┌──
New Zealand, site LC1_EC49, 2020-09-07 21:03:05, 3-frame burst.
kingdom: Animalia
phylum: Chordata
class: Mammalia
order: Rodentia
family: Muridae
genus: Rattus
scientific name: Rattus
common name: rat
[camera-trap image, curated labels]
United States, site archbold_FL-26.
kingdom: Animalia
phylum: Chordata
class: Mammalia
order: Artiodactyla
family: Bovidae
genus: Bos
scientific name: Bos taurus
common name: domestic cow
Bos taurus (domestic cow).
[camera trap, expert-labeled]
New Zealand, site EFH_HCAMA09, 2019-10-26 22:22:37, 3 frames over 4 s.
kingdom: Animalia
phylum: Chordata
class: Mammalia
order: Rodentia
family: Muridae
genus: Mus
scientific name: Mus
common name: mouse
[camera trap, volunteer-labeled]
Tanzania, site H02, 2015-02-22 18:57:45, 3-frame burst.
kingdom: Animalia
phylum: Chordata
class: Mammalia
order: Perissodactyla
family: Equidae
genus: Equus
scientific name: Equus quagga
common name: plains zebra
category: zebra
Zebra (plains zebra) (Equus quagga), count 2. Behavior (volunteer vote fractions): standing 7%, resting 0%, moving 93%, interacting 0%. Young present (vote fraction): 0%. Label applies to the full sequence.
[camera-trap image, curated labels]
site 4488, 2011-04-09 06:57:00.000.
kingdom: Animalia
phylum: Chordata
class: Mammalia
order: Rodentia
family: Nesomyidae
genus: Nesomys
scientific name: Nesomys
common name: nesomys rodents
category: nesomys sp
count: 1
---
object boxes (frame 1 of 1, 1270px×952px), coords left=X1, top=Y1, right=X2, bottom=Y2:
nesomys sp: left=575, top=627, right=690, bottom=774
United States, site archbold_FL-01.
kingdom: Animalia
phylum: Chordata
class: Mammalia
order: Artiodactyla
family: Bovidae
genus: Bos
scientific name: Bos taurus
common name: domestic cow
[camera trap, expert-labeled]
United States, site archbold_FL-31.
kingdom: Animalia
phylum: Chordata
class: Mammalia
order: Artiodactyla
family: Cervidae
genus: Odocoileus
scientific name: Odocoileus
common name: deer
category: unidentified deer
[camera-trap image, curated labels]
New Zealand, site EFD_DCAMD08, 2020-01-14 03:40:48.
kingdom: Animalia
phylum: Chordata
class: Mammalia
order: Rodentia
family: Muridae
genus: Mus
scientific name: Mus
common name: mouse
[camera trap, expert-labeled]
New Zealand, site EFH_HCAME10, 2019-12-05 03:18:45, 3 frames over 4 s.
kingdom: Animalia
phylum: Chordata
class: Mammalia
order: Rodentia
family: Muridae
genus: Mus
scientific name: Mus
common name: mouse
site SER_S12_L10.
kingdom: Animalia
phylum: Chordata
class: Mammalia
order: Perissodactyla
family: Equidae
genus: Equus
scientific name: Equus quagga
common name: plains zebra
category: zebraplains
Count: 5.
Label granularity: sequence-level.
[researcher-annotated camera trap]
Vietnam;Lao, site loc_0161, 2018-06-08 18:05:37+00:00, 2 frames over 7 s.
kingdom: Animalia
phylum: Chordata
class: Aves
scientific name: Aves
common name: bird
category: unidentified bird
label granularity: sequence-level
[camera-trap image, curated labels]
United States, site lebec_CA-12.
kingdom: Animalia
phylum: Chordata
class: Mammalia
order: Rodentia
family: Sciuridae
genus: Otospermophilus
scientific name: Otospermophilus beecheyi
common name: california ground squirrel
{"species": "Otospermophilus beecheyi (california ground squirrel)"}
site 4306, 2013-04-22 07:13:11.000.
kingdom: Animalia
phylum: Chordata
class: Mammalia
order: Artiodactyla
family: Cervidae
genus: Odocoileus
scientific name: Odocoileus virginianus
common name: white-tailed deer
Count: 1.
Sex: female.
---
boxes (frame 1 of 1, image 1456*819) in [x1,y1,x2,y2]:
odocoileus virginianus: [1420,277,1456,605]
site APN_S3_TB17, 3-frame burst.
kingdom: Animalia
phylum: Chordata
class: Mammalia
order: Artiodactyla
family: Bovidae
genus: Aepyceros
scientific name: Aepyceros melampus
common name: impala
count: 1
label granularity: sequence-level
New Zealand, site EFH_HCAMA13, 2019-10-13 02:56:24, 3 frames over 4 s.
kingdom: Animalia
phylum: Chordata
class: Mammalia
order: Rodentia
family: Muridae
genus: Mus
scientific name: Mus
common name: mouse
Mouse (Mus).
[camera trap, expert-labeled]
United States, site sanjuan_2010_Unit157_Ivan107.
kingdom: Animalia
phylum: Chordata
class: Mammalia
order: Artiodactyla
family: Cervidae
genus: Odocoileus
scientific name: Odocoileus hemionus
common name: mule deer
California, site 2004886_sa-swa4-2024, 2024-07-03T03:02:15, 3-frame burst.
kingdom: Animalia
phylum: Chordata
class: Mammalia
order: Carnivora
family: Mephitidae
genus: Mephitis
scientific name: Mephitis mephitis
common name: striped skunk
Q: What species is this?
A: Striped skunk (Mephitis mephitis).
└──
__WHAT TO PRODUCE__:
Precisely reproduce all the entries shown above.

__OUTPUT OF THE EXERCISE__:
New Zealand, site LC1_EC49, 2020-09-07 21:03:05, 3-frame burst.
kingdom: Animalia
phylum: Chordata
class: Mammalia
order: Rodentia
family: Muridae
genus: Rattus
scientific name: Rattus
common name: rat
[camera-trap image, curated labels]
United States, site archbold_FL-26.
kingdom: Animalia
phylum: Chordata
class: Mammalia
order: Artiodactyla
family: Bovidae
genus: Bos
scientific name: Bos taurus
common name: domestic cow
Bos taurus (domestic cow).
[camera trap, expert-labeled]
New Zealand, site EFH_HCAMA09, 2019-10-26 22:22:37, 3 frames over 4 s.
kingdom: Animalia
phylum: Chordata
class: Mammalia
order: Rodentia
family: Muridae
genus: Mus
scientific name: Mus
common name: mouse
[camera trap, volunteer-labeled]
Tanzania, site H02, 2015-02-22 18:57:45, 3-frame burst.
kingdom: Animalia
phylum: Chordata
class: Mammalia
order: Perissodactyla
family: Equidae
genus: Equus
scientific name: Equus quagga
common name: plains zebra
category: zebra
Zebra (plains zebra) (Equus quagga), count 2. Behavior (volunteer vote fractions): standing 7%, resting 0%, moving 93%, interacting 0%. Young present (vote fraction): 0%. Label applies to the full sequence.
[camera-trap image, curated labels]
site 4488, 2011-04-09 06:57:00.000.
kingdom: Animalia
phylum: Chordata
class: Mammalia
order: Rodentia
family: Nesomyidae
genus: Nesomys
scientific name: Nesomys
common name: nesomys rodents
category: nesomys sp
count: 1
---
object boxes (frame 1 of 1, 1270px×952px), coords left=X1, top=Y1, right=X2, bottom=Y2:
nesomys sp: left=575, top=627, right=690, bottom=774
United States, site archbold_FL-01.
kingdom: Animalia
phylum: Chordata
class: Mammalia
order: Artiodactyla
family: Bovidae
genus: Bos
scientific name: Bos taurus
common name: domestic cow
[camera trap, expert-labeled]
United States, site archbold_FL-31.
kingdom: Animalia
phylum: Chordata
class: Mammalia
order: Artiodactyla
family: Cervidae
genus: Odocoileus
scientific name: Odocoileus
common name: deer
category: unidentified deer
[camera-trap image, curated labels]
New Zealand, site EFD_DCAMD08, 2020-01-14 03:40:48.
kingdom: Animalia
phylum: Chordata
class: Mammalia
order: Rodentia
family: Muridae
genus: Mus
scientific name: Mus
common name: mouse
[camera trap, expert-labeled]
New Zealand, site EFH_HCAME10, 2019-12-05 03:18:45, 3 frames over 4 s.
kingdom: Animalia
phylum: Chordata
class: Mammalia
order: Rodentia
family: Muridae
genus: Mus
scientific name: Mus
common name: mouse
site SER_S12_L10.
kingdom: Animalia
phylum: Chordata
class: Mammalia
order: Perissodactyla
family: Equidae
genus: Equus
scientific name: Equus quagga
common name: plains zebra
category: zebraplains
Count: 5.
Label granularity: sequence-level.
[researcher-annotated camera trap]
Vietnam;Lao, site loc_0161, 2018-06-08 18:05:37+00:00, 2 frames over 7 s.
kingdom: Animalia
phylum: Chordata
class: Aves
scientific name: Aves
common name: bird
category: unidentified bird
label granularity: sequence-level
[camera-trap image, curated labels]
United States, site lebec_CA-12.
kingdom: Animalia
phylum: Chordata
class: Mammalia
order: Rodentia
family: Sciuridae
genus: Otospermophilus
scientific name: Otospermophilus beecheyi
common name: california ground squirrel
{"species": "Otospermophilus beecheyi (california ground squirrel)"}
site 4306, 2013-04-22 07:13:11.000.
kingdom: Animalia
phylum: Chordata
class: Mammalia
order: Artiodactyla
family: Cervidae
genus: Odocoileus
scientific name: Odocoileus virginianus
common name: white-tailed deer
Count: 1.
Sex: female.
---
boxes (frame 1 of 1, image 1456*819) in [x1,y1,x2,y2]:
odocoileus virginianus: [1420,277,1456,605]
site APN_S3_TB17, 3-frame burst.
kingdom: Animalia
phylum: Chordata
class: Mammalia
order: Artiodactyla
family: Bovidae
genus: Aepyceros
scientific name: Aepyceros melampus
common name: impala
count: 1
label granularity: sequence-level
New Zealand, site EFH_HCAMA13, 2019-10-13 02:56:24, 3 frames over 4 s.
kingdom: Animalia
phylum: Chordata
class: Mammalia
order: Rodentia
family: Muridae
genus: Mus
scientific name: Mus
common name: mouse
Mouse (Mus).
[camera trap, expert-labeled]
United States, site sanjuan_2010_Unit157_Ivan107.
kingdom: Animalia
phylum: Chordata
class: Mammalia
order: Artiodactyla
family: Cervidae
genus: Odocoileus
scientific name: Odocoileus hemionus
common name: mule deer
California, site 2004886_sa-swa4-2024, 2024-07-03T03:02:15, 3-frame burst.
kingdom: Animalia
phylum: Chordata
class: Mammalia
order: Carnivora
family: Mephitidae
genus: Mephitis
scientific name: Mephitis mephitis
common name: striped skunk
Q: What species is this?
A: Striped skunk (Mephitis mephitis).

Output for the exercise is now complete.